Clearly, there is a non-linear decision boundary.

**c. Fit a logistic regression model to the data, using X1 and X2 as
predictors.**

In [0]:
from sklearn.linear_model import LogisticRegression
from sklearn.model_selection import train_test_split

In [0]:
X = pd.concat([pd.DataFrame([x1]), pd.DataFrame([x2])], axis=0).T
X.columns = ['X1', 'X2']
X.head()

In [0]:
logfit = LogisticRegression(solver='liblinear').fit(X, y.ravel())
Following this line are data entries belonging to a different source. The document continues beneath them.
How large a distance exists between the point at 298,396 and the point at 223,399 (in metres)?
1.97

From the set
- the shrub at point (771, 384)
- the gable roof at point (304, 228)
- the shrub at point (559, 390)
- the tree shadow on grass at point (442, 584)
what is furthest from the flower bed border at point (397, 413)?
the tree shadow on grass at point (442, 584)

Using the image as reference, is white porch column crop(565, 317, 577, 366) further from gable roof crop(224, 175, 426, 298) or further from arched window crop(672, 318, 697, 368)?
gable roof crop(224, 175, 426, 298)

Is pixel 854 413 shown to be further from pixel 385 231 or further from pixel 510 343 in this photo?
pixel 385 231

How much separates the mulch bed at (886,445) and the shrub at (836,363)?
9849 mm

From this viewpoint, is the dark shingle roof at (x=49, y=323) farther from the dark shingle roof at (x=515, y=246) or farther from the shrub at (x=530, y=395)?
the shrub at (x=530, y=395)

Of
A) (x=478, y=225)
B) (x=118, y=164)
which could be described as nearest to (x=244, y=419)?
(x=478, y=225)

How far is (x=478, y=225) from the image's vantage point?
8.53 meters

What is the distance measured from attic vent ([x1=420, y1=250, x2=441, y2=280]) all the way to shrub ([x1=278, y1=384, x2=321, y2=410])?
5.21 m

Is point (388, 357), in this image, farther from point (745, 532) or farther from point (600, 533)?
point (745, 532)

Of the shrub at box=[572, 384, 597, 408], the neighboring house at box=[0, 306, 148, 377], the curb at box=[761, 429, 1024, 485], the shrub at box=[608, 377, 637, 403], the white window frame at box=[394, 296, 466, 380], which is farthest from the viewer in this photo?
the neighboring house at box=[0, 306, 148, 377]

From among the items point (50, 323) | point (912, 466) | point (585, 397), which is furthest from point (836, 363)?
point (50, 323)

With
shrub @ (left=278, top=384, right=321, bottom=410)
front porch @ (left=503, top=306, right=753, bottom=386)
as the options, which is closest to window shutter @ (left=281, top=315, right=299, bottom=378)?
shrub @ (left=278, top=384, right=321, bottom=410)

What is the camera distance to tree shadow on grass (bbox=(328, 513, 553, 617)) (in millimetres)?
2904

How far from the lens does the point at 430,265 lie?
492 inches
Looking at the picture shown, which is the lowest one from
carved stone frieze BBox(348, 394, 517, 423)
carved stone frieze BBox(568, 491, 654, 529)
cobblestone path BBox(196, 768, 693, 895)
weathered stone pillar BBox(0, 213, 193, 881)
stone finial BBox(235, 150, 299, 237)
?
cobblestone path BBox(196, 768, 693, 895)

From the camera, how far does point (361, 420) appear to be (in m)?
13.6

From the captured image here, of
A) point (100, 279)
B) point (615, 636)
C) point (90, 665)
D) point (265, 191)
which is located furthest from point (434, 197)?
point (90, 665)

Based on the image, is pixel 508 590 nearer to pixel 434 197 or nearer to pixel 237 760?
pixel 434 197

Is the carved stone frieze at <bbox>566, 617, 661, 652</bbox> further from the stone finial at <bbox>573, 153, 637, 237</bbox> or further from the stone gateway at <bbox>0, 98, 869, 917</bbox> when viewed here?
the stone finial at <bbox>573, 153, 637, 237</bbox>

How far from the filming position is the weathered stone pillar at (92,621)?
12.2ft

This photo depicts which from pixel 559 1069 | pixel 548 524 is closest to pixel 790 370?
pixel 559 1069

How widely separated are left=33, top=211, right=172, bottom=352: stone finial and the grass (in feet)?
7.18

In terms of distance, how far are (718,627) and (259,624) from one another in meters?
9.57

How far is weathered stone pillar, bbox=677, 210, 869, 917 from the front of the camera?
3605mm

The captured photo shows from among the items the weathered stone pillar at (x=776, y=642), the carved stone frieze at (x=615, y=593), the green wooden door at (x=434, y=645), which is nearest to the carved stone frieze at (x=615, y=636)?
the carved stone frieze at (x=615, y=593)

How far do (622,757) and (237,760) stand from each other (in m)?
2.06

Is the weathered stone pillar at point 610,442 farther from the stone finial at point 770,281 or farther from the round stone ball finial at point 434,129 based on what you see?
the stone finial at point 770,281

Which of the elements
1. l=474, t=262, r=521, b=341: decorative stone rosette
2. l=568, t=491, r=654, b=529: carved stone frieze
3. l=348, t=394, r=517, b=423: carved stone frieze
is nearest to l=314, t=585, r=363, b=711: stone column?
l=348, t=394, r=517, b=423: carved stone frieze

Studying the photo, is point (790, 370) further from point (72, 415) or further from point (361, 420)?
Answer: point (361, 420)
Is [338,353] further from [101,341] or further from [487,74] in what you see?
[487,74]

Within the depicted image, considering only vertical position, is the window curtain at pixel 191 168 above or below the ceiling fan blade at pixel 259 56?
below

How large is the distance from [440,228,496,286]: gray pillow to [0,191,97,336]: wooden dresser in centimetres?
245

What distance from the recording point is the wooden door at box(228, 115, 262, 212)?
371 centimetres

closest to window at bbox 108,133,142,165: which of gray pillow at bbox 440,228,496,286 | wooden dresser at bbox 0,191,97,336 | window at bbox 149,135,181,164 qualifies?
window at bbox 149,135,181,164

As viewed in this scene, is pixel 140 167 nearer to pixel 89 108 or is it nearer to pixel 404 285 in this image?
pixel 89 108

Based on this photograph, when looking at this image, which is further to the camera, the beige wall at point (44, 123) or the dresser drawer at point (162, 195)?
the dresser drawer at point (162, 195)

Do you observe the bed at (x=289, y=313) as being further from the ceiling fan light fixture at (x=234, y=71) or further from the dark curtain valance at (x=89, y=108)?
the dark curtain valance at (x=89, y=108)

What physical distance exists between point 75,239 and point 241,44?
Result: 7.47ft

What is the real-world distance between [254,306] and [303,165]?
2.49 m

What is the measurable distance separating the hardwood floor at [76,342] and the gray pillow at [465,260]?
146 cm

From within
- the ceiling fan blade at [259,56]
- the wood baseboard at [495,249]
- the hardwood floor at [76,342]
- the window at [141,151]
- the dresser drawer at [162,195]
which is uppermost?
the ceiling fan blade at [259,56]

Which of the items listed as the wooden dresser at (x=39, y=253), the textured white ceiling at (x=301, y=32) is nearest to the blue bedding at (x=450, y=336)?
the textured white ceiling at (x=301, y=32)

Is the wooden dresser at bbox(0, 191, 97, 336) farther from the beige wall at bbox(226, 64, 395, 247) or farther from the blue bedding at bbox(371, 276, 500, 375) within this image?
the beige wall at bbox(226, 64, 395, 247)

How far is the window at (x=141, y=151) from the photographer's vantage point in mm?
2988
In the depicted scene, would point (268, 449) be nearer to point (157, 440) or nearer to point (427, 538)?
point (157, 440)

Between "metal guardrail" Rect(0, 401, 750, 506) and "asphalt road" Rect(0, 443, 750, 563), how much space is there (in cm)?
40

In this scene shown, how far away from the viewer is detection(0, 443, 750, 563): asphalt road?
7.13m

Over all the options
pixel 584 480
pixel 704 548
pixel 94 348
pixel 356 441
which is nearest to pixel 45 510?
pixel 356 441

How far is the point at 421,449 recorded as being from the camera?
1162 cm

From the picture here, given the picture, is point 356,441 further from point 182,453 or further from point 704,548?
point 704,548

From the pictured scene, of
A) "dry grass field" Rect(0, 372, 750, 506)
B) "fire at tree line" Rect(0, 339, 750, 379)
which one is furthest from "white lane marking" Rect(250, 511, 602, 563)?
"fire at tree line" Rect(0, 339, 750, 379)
**d. Apply this model to the training data in order to obtain a predicted class label for each training observation. Plot the observations, colored according to the predicted class labels. The
decision boundary should be linear.**

In [0]:
from sklearn.metrics import confusion_matrix, classification_report

In [0]:
Y = pd.DataFrame([y]).T
df = pd.concat([Y, X], axis=1)
df.columns = ['Y', 'X1', 'X2']
df.head()

In [0]:
logpred = pd.DataFrame([logfit.predict(X)]).T
logpred.columns = ['Y_PRED']
logpred.head()

In [0]:
df = pd.concat([logpred, df], axis=1,  sort=False)
df.head()

In [0]:
plt.xkcd()
plt.figure(figsize=(25, 10))
plt.scatter(x=df.X1[df.Y_PRED==0], y=df.X2[df.Y_PRED==0], cmap='viridis', c='orange', s=500, marker='o', alpha=0.75)
plt.scatter(x=df.X1[df.Y_PRED==1], y=df.X2[df.Y_PRED==1], cmap='viridis', c='green', s=500, marker='o', alpha=0.75)
plt.title('observations', color='m', fontsize=30)
plt.xlabel('X1', color='orange', fontsize=20)
plt.ylabel('X2', color='green', fontsize=20)

In [0]:
conf_mat = pd.DataFrame(confusion_matrix(df.Y, df.Y_PRED).T, index = [0, 1], columns = [0, 1])
conf_mat

In [0]:
class_rep = classification_report(df.Y, df.Y_PRED)
print(class_rep)

Therefore, there is a linear decision boundary.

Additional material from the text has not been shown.